- Carlton Township Location within the state of Michigan
- Coordinates: 42°44′11″N 85°15′17″W﻿ / ﻿42.73639°N 85.25472°W
- Country: United States
- State: Michigan
- County: Barry

Area
- • Total: 35.7 sq mi (92.4 km^{2})
- • Land: 35.1 sq mi (91.0 km^{2})
- • Water: 0.54 sq mi (1.4 km^{2})
- Elevation: 797 ft (243 m)

Population (2020)
- • Total: 2,368
- • Density: 68/sq mi (26.3/km^{2})
- Time zone: UTC-5 (Eastern (EST))
- • Summer (DST): UTC-4 (EDT)
- FIPS code: 26-13340
- GNIS feature ID: 1626031
- Website: https://www.carltontownship.org/

= Carlton Township, Michigan =

Carlton Township is a civil township of Barry County in the U.S. state of Michigan. The population was 2,368 at the 2020 census.

==History==
The name of Carlton Township was given it by George Fuller and his family, the first settlers here in 1836. It was organized as a township in 1842.

==Communities==
Gerkey was an unincorporated location in Carlton Township. It had a post office from 1884 until 1902. The village of Freeport is within the boundaries of Carlton. Freeport also possesses a library. The township is serviced by the fire departments of Woodland as well.

==Geography==
According to the United States Census Bureau, the township has a total area of 92.4 km2, of which 91.0 km2 is land and 1.4 km2, or 1.55%, is water.

==Demographics==
As of the census of 2020, there were 2,368 people and 993 households in the township. The population density was 66.3 PD/sqmi. There were 994 housing units. The median income for a household in the township is $66,680.

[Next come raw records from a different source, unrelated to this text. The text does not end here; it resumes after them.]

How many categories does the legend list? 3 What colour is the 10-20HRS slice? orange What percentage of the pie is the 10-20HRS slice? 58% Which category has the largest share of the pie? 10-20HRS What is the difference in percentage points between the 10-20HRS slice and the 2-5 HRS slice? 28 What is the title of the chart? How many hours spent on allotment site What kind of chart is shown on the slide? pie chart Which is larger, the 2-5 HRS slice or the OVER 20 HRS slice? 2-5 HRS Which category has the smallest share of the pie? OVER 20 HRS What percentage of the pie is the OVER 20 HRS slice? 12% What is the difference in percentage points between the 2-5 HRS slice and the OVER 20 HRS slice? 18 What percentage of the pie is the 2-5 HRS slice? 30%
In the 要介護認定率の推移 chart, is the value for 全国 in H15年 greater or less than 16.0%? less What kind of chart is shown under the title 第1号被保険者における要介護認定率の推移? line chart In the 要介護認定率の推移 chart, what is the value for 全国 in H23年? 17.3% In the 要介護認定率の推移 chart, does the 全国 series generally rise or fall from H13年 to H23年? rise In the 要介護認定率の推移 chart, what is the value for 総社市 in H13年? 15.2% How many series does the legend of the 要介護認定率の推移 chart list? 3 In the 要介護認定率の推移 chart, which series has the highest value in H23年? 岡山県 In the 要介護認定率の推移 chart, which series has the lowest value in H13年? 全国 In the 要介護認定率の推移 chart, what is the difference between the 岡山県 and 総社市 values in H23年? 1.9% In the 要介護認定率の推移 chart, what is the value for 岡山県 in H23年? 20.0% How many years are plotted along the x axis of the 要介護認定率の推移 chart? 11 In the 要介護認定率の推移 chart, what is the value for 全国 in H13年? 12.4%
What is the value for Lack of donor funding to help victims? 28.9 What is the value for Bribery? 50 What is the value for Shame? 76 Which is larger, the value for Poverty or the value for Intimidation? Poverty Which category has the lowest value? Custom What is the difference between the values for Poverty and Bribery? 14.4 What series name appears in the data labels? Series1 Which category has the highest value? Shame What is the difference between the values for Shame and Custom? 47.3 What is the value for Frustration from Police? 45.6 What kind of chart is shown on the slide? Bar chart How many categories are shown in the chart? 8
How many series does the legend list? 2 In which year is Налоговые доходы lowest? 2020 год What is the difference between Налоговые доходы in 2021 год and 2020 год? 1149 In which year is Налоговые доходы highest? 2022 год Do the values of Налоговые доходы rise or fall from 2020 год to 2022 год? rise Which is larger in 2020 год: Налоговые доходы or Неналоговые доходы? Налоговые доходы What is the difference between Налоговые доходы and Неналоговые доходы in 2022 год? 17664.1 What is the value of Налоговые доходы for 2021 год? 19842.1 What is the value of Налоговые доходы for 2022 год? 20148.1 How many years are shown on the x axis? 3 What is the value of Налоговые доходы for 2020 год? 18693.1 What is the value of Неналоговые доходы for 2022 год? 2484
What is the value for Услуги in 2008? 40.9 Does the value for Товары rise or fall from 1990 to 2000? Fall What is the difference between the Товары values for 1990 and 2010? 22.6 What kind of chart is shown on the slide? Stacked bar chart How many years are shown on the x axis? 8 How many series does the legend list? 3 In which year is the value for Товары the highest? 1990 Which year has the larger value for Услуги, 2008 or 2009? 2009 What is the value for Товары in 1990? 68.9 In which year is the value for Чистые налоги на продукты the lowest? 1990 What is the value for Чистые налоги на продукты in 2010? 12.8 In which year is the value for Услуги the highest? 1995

As of the census for 2010 United States census, The racial makeup of the township was 97.25% White, 0.26% African American, 0.73% Native American, 0.09% Asian, 0.64% from other races, and 1.03% from two or more races. Hispanic or Latino of any race were 1.72% of the population. There were 836 households, out of which 38.5% had children under the age of 18 living with them, 66.5% were married couples living together, 8.3% had a female householder with no husband present, and 21.3% were non-families. 16.9% of all households were made up of individuals, and 6.8% had someone living alone who was 65 years of age or older. The average household size was 2.79 and the average family size was 3.12. In the township the population was spread out, with 29.0% under the age of 18, 7.6% from 18 to 24, 28.1% from 25 to 44, 24.1% from 45 to 64, and 11.2% who were 65 years of age or older. The median age was 36 years. For every 100 females, there were 99.9 males. For every 100 females age 18 and over, there were 101.2 males.